Tasks will be scheduled as usual while the slots fill up. Once capacity is
reached, runnable tasks get queued and there state will show as such in the
UI. As slots free up, queued up tasks start running based on the
priority_weight
(of the task and its descendants).
Note that by default tasks aren't assigned to any pool and their execution parallelism is only limited to the executor's setting.
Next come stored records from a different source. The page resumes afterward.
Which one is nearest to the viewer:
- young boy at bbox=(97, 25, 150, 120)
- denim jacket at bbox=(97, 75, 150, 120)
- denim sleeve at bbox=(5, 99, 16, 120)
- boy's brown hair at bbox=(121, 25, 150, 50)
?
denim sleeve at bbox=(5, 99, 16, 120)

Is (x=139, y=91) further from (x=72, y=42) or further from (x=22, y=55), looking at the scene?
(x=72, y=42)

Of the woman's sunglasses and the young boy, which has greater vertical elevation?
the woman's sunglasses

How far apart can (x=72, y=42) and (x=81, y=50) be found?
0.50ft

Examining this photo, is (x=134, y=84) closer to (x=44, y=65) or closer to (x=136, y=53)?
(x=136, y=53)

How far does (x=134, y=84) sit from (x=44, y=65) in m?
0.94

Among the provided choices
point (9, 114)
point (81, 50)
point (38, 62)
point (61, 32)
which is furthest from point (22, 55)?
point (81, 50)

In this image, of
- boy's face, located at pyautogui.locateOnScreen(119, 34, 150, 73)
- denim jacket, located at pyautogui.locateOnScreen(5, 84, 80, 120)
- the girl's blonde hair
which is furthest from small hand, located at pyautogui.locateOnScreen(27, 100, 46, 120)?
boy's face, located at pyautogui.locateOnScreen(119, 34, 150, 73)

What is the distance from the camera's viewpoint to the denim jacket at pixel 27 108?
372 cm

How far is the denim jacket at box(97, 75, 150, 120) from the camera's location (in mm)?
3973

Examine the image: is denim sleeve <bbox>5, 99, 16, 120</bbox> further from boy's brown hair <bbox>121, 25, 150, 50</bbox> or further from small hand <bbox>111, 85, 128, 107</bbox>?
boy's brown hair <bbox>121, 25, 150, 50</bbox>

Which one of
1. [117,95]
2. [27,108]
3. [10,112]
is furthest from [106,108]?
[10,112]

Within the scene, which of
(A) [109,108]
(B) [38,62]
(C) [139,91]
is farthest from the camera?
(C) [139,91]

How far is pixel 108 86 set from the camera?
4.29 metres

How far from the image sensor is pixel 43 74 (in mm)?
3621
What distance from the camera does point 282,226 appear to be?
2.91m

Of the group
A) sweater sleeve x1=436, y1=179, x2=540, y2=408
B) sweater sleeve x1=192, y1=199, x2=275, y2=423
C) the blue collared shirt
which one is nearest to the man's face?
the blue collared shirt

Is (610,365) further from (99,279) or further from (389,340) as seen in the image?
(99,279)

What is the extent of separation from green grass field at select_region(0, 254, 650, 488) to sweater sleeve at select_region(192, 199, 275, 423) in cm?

The connection information to external systems is stored in the Airflow
metadata database and managed in the UI (Menu -> Admin -> Connections
).
A conn_id
is defined there and hostname / login / password / schema
information attached to it. Then Airflow pipelines can simply refer
to the centrally managed conn_id
without having to hard code any
of this information anywhere.
Many connections with the same conn_id
can be defined and when that
is the case, and when the hooks uses the get_connection
method
from BaseHook
, Airflow will choose one connection randomly, allowing
for some basic load balancing and some fault tolerance when used in
conjunction with retries.
When using the CeleryExecutor, the celery queues that task are sent to
can be specified. queue
is an attribute of BaseOperator, so any
task can be assigned to any queue. The default queue for the environment
is defined in the airflow.cfg
's celery -> default_queue
. This defines
the queue that task get assigned to when not specified, as well as which
queue Airflow workers listen to when started.
Workers can listen to one or multiple queues of tasks. When a worker is
started (using the command airflow worker
), a set of comma delimited
queue names can be specified (airflow worker -q spark
). This worker
will then only pick up tasks wired to the specified queue(s).
This can be useful if you need specialized workers, either from a ressource perpective (for say very lightweight tasks where one worker could take thousands of task without a problem), or from an environment perpective (you want a worker running from whithin the Spark cluster itself because it needs a very specific environment and secutiry rights).